In 2004, college students Eleanor Suzuki and Leena Shah meet in an elevator. Both girls are on the brink of adulthood, each full of possibility and big ideas, and they fall into a whirlwind romance. Years later, Eleanor and Leena collide on the streets of San Francisco. Although grown and changed and each separately partnered, the two find themselves, once again, irresistibly pulled back together.
The author taps into a basic truth: the emotional valence of moments that mean the most to us can be indecipherable without an understanding of the broader sweep of lived experience ... A World Between is Hashimoto's remarkable debut novel, a finely constructed, impassioned, and touching love story between two women ... The book's early pages are misleading. Eleanor, from whose perspective the first section is told, is a complex character, both engaging and frustrating ... The reader can't help but shake their head and roll their eyes, screaming inwardly at her childishness and naïveté as we watch the inevitable train wreck of a relationship unfold from miles away ... What the reader eventually realizes is this is no fault of the writer. Hashimoto has done a superb job of replicating the shifting emotional and psychological states of her protagonists over the nearly 15-year span of her story ... The social and political backdrop to the narrative is finely constructed as well ... a superb, captivating read, and a remarkable accomplishment for a first novel.

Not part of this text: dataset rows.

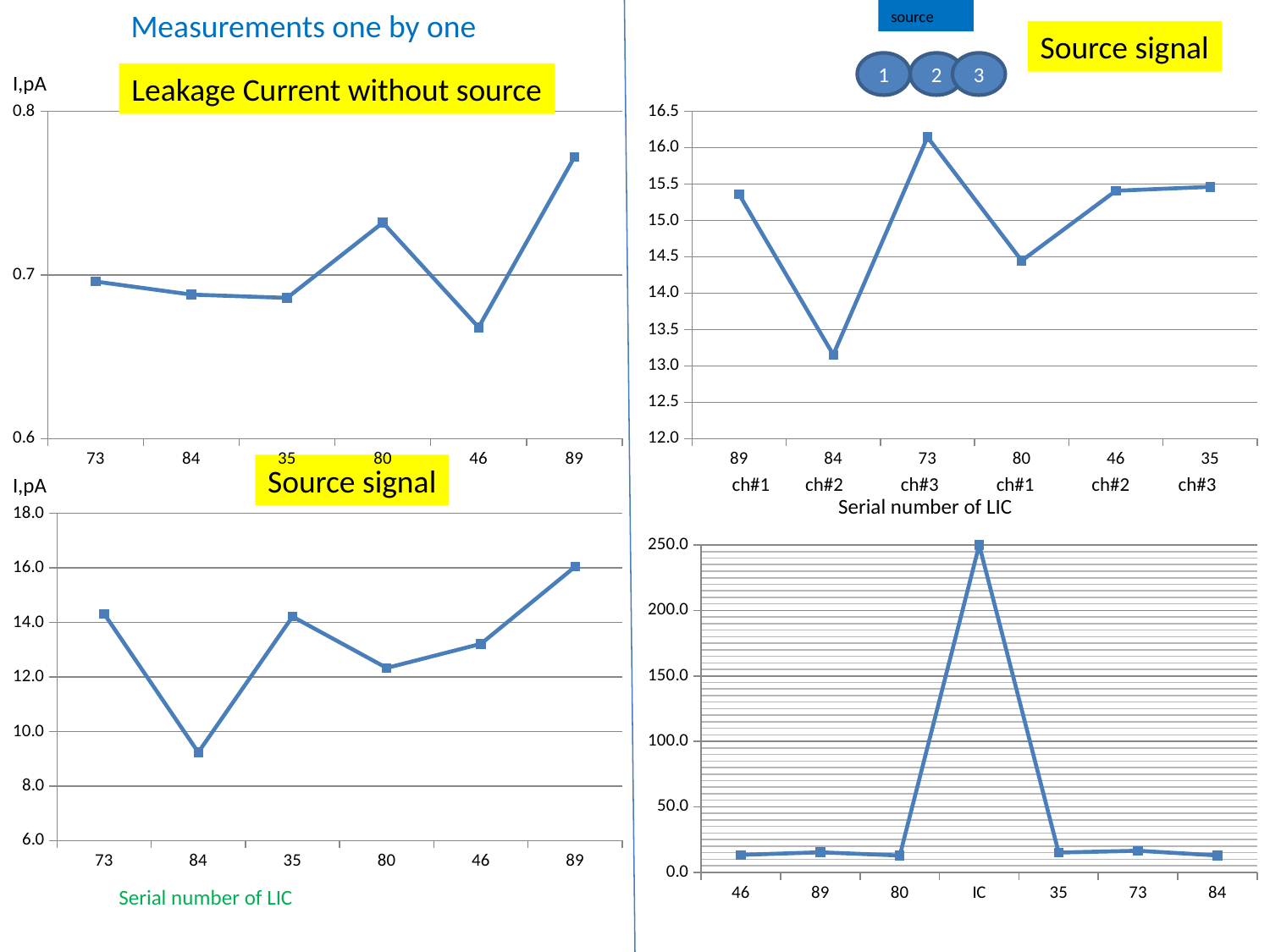
In the bottom-left 'Source signal' chart, is the value for serial number 84 greater or less than 10.0? less In the top-right 'Source signal' chart, which serial number has the highest value? 73 In the bottom-left 'Source signal' chart, which serial number has the highest value? 89 In the top-right 'Source signal' chart, is the value for serial number 84 greater or less than 13.5? less How many categories are plotted on the x axis of the bottom-right chart? 7 In the bottom-right chart, which category has the highest value? IC In the 'Leakage Current without source' chart (top left), is the value for serial number 80 greater or less than 0.7? greater What kind of chart is the 'Leakage Current without source' chart (top left)? line chart In the 'Leakage Current without source' chart (top left), which serial number has the lowest leakage current? 46 In the bottom-left 'Source signal' chart, which serial number has the lowest value? 84 How many serial numbers are plotted in the 'Leakage Current without source' chart (top left)? 6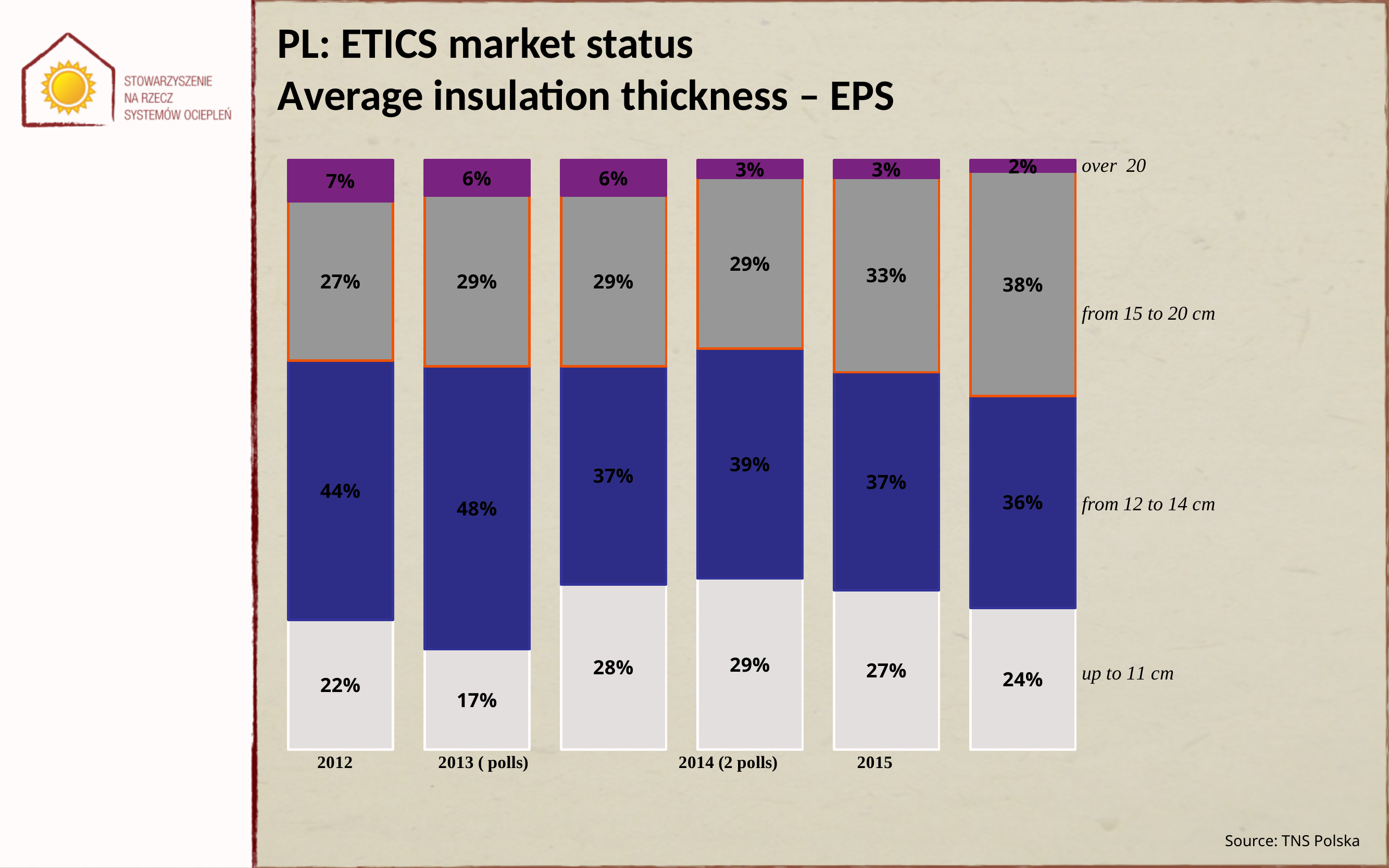
In 2012, how many percentage points larger is 'from 12 to 14 cm' than 'up to 11 cm'? 22 percentage points Which has the larger 'up to 11 cm' share, 2014 (2 polls) or 2015? 2014 (2 polls) Which bar has the lowest 'up to 11 cm' share? 2013 ( polls) Which bar has the highest 'from 12 to 14 cm' share? 2013 ( polls) What share of the 2012 bar is 'from 12 to 14 cm'? 44% What type of chart is shown on the slide? Stacked bar chart How many thickness categories (series) are stacked in each bar? 4 Which bar has the highest 'from 15 to 20 cm' share? The rightmost bar (38%) How many stacked bars are shown in the chart? 6 What is the 'over 20' value in the rightmost bar? 2% What is the 'up to 11 cm' value for 2013 ( polls)? 17% What is the 'from 15 to 20 cm' value for 2015? 33%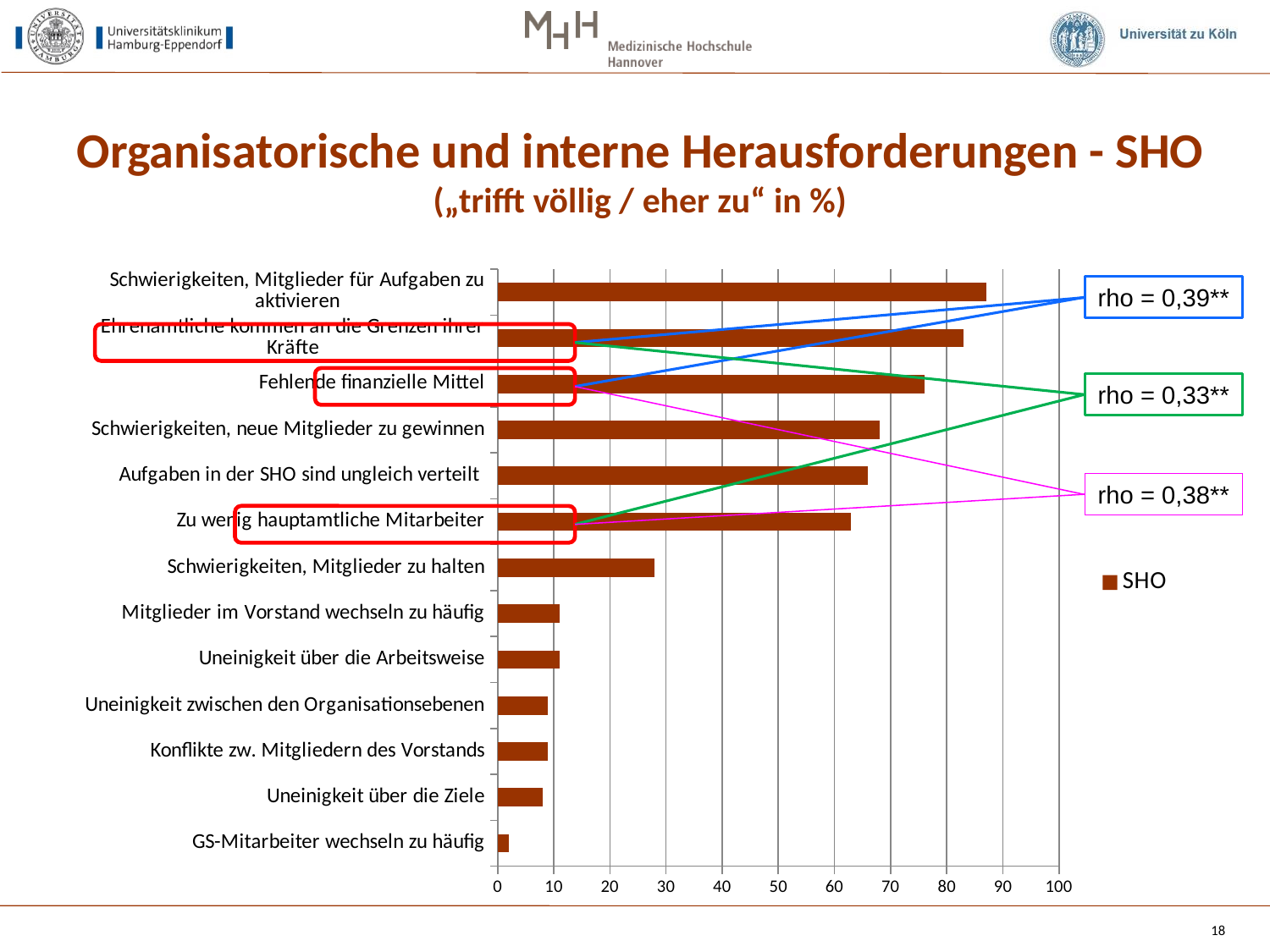
Is the value for "Schwierigkeiten, neue Mitglieder zu gewinnen" greater or less than 60? greater Is the value for "Uneinigkeit über die Ziele" greater or less than 10? less Is the value for "Schwierigkeiten, Mitglieder zu halten" greater or less than 40? less Which has the larger value: "Ehrenamtliche kommen an die Grenzen ihrer Kräfte" or "Fehlende finanzielle Mittel"? Ehrenamtliche kommen an die Grenzen ihrer Kräfte What is the name of the series shown in the legend? SHO Which category has the lowest value? GS-Mitarbeiter wechseln zu häufig How many series does the legend list? 1 What kind of chart is shown on the slide? bar chart Which has the larger value: "Zu wenig hauptamtliche Mitarbeiter" or "Schwierigkeiten, Mitglieder zu halten"? Zu wenig hauptamtliche Mitarbeiter Which category has the highest value? Schwierigkeiten, Mitglieder für Aufgaben zu aktivieren How many categories are plotted in the chart? 13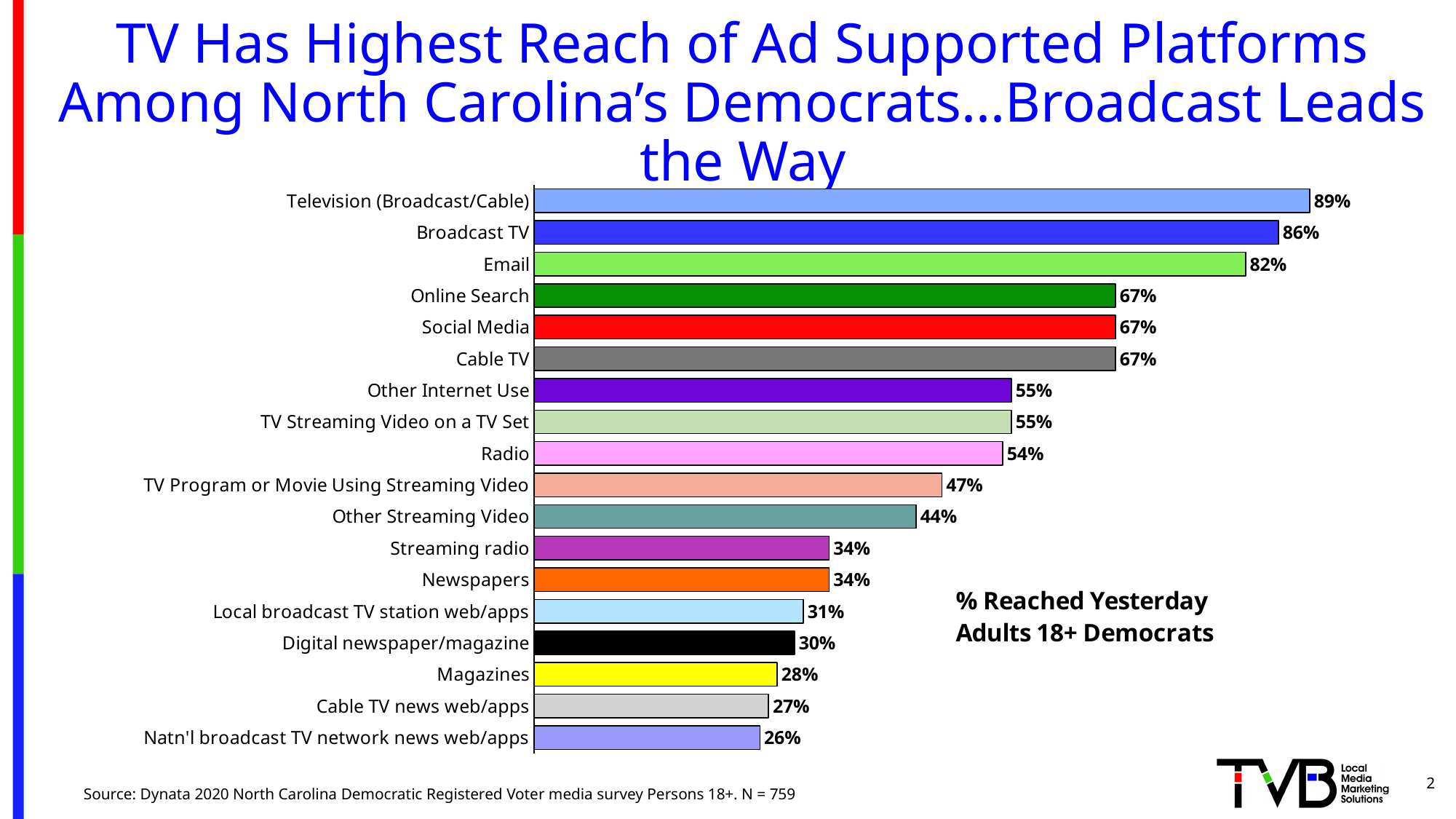
What is the value for Television (Broadcast/Cable)? 89% Which category has the highest value? Television (Broadcast/Cable) What is the value for Magazines? 28% Which category has the lowest value? Natn'l broadcast TV network news web/apps What is the value for Newspapers? 34% What kind of chart is shown on the slide? Bar chart What is the value for Natn'l broadcast TV network news web/apps? 26% What is the difference between the values for Broadcast TV and Cable TV? 19% How many categories are shown in the chart? 18 What is the value for Radio? 54% Which is larger, the value for Other Internet Use or the value for TV Program or Movie Using Streaming Video? Other Internet Use What is the difference between the values for Email and Other Streaming Video? 38%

It's fun, provocative, and doesn't shy away from cultural complexity.
I’ve never been much of a fan of romance novels or novels about relatively privileged young people making their way in the big city, but this is a coming of age romance novel with some compelling twists. This is a queer multi-racial love story and both women come from complex family histories. These elements shift the novel beyond genre to explore elements that held my interest through the lengthy novel ... despite expectations, the novel provides a twist at the end that again shifts it out of genre and into something stronger and more transcendent.
There is much to marvel at in this debut. Hashimoto is adept at plotting. She pulls Leena and Eleanor apart with narrative developments that are both unexpected and believable ... Despite these strengths, Leena and Eleanor’s honest, multi-stranded story is let down by the novel’s prose. Hashimoto’s similes fall flat as often as they succeed, and she pushes metaphors too hard ... A World Between’s greatest triumph is capturing the shape, color, and texture of attraction between two women ... The novel’s attempts to reflect America’s diversity and the characters’ progressivism feel as heavy-handed as its metaphors. Although the novel does the crucial literary (and, indeed, human) work of telling the stories of people of color, immigrants, Jews, and other marginalized groups, by the end of the novel, this diversity feels contrived and unrealistic ... Although Hashimoto’s diversity efforts feel manufactured, like a wooden puppet, her depictions of sex have the fluidity and heat of human bodies ... Though hindered by uneven prose, A World Between is a moving portrait of the tensions, joys, and warmth that characterize a relationship between two women.